• What is expected: Turn the part of the listing running from the line with "In the scene before us, is" to the line with "Answer: the point", both lines included, into a numbered list, leaving out any blank lines.
━━━━
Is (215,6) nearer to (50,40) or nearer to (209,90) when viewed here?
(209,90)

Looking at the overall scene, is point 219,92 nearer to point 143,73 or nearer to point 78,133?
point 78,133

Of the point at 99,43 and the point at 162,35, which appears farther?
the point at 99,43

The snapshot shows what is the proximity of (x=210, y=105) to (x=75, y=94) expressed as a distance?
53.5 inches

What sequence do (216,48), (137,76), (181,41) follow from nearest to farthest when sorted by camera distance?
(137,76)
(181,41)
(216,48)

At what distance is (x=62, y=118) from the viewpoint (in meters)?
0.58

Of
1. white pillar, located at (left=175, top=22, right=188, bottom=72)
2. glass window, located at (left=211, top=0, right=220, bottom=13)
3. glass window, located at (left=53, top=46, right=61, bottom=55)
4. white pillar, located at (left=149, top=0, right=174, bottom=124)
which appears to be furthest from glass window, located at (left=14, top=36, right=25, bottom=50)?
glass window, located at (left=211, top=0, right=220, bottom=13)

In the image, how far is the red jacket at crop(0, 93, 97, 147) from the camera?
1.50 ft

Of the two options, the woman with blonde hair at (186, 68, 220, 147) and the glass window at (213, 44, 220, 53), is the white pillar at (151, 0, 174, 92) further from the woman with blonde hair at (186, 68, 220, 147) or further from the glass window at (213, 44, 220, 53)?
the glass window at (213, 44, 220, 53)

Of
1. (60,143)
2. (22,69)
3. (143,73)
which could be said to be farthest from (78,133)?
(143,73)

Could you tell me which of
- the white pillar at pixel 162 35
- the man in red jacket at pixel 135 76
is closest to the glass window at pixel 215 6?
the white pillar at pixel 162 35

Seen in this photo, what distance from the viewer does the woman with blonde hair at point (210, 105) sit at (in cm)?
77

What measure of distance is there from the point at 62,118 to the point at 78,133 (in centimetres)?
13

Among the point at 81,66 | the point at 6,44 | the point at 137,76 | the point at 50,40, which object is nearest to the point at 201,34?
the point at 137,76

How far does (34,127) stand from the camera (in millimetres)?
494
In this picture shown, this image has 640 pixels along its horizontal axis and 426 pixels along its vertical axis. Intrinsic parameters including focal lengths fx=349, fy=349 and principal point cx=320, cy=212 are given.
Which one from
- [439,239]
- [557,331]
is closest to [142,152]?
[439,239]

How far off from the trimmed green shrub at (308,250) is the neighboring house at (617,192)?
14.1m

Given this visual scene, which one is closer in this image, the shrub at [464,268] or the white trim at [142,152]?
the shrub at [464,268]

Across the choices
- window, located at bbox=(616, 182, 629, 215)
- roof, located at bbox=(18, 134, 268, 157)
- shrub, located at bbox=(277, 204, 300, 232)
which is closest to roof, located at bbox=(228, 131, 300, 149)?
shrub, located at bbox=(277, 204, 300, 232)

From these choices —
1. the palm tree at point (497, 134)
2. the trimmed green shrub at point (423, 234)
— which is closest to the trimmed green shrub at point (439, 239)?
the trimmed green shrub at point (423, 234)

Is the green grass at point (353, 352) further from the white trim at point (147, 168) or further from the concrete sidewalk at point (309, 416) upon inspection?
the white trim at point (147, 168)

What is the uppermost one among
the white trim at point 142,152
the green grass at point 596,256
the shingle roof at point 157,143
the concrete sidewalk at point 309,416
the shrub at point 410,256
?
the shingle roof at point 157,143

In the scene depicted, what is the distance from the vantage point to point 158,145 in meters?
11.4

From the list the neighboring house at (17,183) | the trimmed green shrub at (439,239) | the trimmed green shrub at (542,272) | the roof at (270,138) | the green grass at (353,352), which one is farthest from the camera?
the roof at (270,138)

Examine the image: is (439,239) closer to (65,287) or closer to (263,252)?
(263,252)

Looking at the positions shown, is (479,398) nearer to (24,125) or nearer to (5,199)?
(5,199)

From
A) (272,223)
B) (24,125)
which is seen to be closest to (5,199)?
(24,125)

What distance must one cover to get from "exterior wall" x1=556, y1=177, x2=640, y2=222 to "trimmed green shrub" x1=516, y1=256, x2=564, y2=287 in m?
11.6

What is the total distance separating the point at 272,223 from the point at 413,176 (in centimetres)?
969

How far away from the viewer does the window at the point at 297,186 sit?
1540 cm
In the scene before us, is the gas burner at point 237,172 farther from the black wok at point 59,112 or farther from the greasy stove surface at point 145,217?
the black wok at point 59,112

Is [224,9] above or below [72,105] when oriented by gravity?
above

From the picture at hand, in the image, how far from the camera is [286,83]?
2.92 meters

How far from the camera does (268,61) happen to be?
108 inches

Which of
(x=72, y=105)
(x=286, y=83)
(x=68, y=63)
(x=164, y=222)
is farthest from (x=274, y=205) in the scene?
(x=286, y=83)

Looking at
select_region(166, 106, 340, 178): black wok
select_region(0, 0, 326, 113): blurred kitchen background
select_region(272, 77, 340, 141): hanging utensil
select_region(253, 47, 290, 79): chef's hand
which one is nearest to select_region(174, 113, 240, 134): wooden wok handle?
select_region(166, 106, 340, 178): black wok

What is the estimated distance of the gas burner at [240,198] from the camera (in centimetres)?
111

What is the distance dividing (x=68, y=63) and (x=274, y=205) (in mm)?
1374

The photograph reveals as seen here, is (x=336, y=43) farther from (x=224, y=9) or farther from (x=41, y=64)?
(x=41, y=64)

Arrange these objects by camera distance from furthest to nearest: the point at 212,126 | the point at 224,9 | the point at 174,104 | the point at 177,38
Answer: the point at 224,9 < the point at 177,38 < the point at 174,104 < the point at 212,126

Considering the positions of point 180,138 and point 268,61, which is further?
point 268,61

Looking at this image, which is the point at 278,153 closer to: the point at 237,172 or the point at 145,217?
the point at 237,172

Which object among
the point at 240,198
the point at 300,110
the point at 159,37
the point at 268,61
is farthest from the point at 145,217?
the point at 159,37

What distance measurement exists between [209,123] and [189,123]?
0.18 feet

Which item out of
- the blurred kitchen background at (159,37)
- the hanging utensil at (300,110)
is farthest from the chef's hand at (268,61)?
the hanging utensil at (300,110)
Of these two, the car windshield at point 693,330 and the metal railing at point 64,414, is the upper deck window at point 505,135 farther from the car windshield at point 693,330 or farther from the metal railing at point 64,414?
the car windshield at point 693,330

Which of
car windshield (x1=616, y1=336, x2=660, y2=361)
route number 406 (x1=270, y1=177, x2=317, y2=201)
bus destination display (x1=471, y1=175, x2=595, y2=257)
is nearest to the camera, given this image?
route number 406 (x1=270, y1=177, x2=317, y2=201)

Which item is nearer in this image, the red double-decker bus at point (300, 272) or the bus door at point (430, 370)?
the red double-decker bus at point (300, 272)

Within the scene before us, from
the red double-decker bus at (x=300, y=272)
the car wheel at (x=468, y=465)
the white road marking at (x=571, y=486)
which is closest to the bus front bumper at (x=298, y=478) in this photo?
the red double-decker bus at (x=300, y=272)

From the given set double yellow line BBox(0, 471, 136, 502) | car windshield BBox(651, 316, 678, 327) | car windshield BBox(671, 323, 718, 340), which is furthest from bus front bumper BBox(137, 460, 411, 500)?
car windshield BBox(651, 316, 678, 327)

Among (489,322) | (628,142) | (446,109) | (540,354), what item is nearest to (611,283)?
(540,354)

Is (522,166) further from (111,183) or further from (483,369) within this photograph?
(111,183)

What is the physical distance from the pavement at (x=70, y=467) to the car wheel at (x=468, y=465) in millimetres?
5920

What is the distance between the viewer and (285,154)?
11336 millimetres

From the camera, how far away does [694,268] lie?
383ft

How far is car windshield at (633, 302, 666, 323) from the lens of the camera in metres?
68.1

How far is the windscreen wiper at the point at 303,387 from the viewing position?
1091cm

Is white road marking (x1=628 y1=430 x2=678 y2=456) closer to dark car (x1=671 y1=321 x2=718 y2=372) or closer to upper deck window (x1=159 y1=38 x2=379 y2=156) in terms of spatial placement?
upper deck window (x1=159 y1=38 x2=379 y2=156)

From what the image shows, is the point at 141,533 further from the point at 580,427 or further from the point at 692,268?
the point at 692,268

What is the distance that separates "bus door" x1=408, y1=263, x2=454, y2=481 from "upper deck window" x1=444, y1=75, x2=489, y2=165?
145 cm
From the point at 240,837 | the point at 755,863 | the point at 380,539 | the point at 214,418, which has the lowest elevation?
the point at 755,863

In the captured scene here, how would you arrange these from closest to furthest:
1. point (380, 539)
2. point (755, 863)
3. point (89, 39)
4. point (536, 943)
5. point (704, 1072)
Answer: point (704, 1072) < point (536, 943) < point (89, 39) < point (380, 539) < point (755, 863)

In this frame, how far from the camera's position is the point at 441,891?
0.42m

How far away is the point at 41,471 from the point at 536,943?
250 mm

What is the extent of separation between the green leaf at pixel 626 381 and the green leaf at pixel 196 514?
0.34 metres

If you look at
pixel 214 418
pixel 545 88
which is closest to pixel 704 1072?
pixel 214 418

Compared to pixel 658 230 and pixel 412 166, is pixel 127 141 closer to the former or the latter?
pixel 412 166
━━━━
• The completed task:
1. In the scene before us, is the gas burner at point 237,172 farther from the black wok at point 59,112 or farther from the greasy stove surface at point 145,217?
2. the black wok at point 59,112
3. Is [224,9] above or below [72,105] when oriented by gravity?
4. above
5. From the picture at hand, in the image, how far from the camera is [286,83]?
6. 2.92 meters
7. How far from the camera does (268,61) happen to be?
8. 108 inches
9. Which of
10. (x=72, y=105)
11. (x=286, y=83)
12. (x=68, y=63)
13. (x=164, y=222)
14. is farthest from (x=274, y=205) in the scene?
15. (x=286, y=83)
16. Looking at
17. select_region(166, 106, 340, 178): black wok
18. select_region(0, 0, 326, 113): blurred kitchen background
19. select_region(272, 77, 340, 141): hanging utensil
20. select_region(253, 47, 290, 79): chef's hand
21. which one is nearest to select_region(174, 113, 240, 134): wooden wok handle?
22. select_region(166, 106, 340, 178): black wok
23. What is the estimated distance of the gas burner at [240,198] from the camera (in centimetres)?
24. 111
25. What is the distance dividing (x=68, y=63) and (x=274, y=205) (in mm)?
26. 1374
27. The photograph reveals as seen here, is (x=336, y=43) farther from (x=224, y=9) or farther from (x=41, y=64)?
28. (x=41, y=64)
29. Arrange these objects by camera distance from furthest to nearest: the point at 212,126 | the point at 224,9 | the point at 174,104 | the point at 177,38
30. Answer: the point at 224,9 < the point at 177,38 < the point at 174,104 < the point at 212,126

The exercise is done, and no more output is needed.